[Collected data]

○ ○ ○ ○ ○

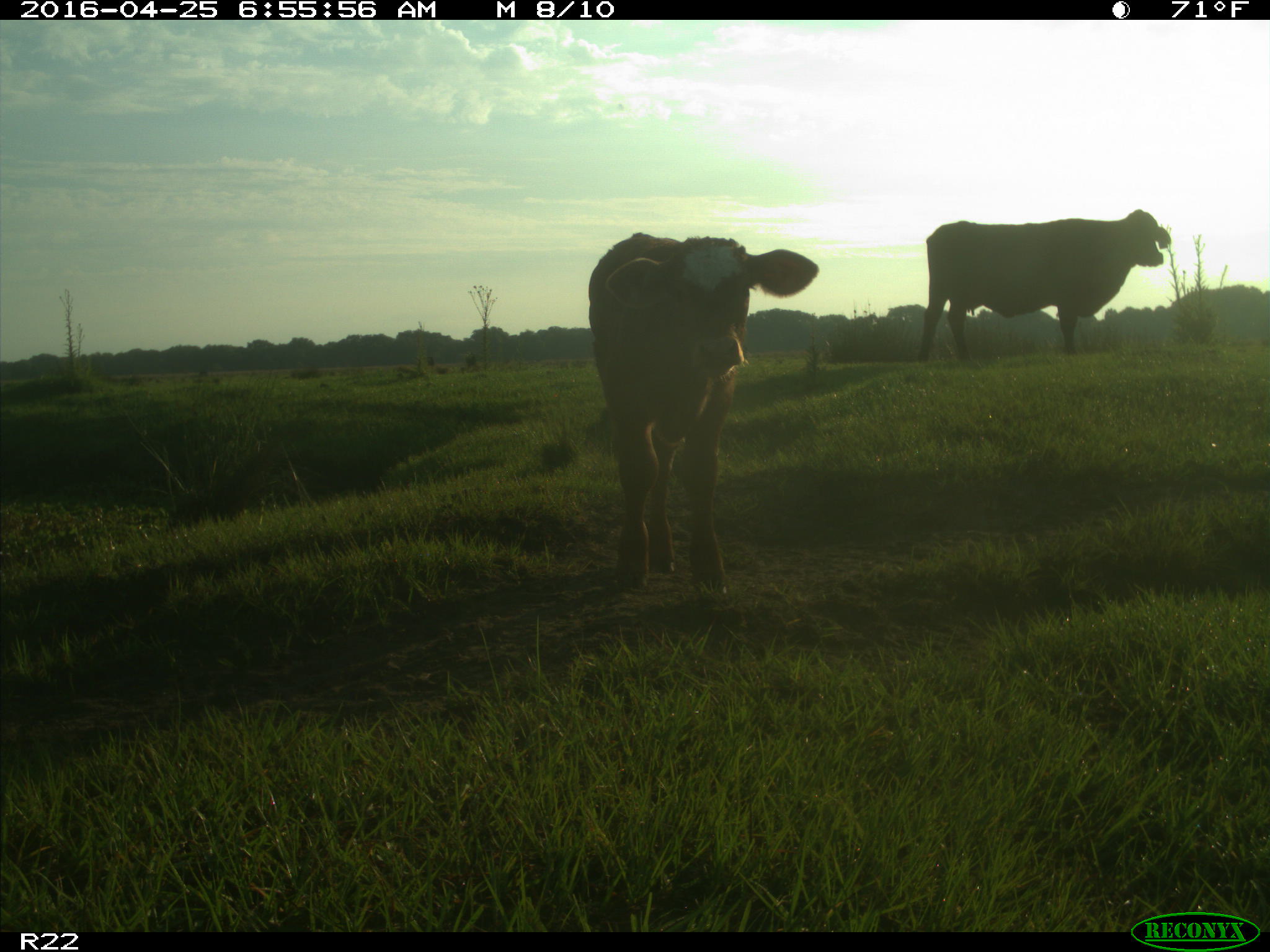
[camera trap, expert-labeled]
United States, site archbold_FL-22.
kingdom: Animalia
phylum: Chordata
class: Mammalia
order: Artiodactyla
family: Bovidae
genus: Bos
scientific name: Bos taurus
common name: domestic cow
Bos taurus (domestic cow).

○ ○ ○ ○ ○

Return, word for word, the line containing "kingdom: Animalia" and all lines after it through the last line of the records, and nothing else.

kingdom: Animalia
phylum: Chordata
class: Mammalia
order: Artiodactyla
family: Bovidae
genus: Bos
scientific name: Bos taurus
common name: domestic cow
Bos taurus (domestic cow).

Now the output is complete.